[Daten aus einem räumlichen Fragenkatalog]
▼

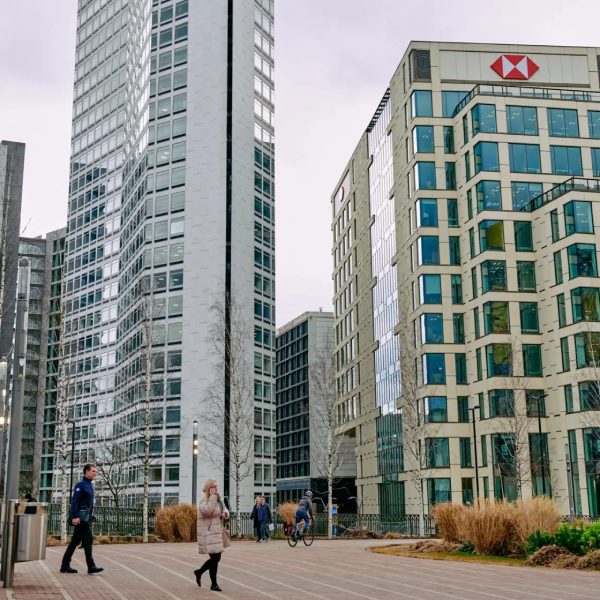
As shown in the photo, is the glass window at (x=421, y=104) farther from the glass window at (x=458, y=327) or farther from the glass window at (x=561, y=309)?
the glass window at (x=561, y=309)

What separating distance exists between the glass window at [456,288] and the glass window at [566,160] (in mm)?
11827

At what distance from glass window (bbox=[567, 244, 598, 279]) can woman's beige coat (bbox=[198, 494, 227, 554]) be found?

▲
▼

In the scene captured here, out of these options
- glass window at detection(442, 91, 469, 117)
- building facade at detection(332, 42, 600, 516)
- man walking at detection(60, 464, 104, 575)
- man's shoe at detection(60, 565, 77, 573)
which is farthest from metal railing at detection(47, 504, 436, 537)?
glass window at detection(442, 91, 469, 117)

▲
▼

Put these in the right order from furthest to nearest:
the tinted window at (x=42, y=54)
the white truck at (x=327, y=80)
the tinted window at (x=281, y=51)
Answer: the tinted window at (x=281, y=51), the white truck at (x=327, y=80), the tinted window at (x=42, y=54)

▲

Geben Sie die Zeilen zwischen der Zeile mit „What separating distance“ und der Zeile mit „At what distance“, beide einschließlich, wortgetreu wieder.

= Musterlösung =
What separating distance exists between the glass window at [456,288] and the glass window at [566,160] (in mm)?
11827

At what distance from glass window (bbox=[567, 244, 598, 279]) can woman's beige coat (bbox=[198, 494, 227, 554]) be found?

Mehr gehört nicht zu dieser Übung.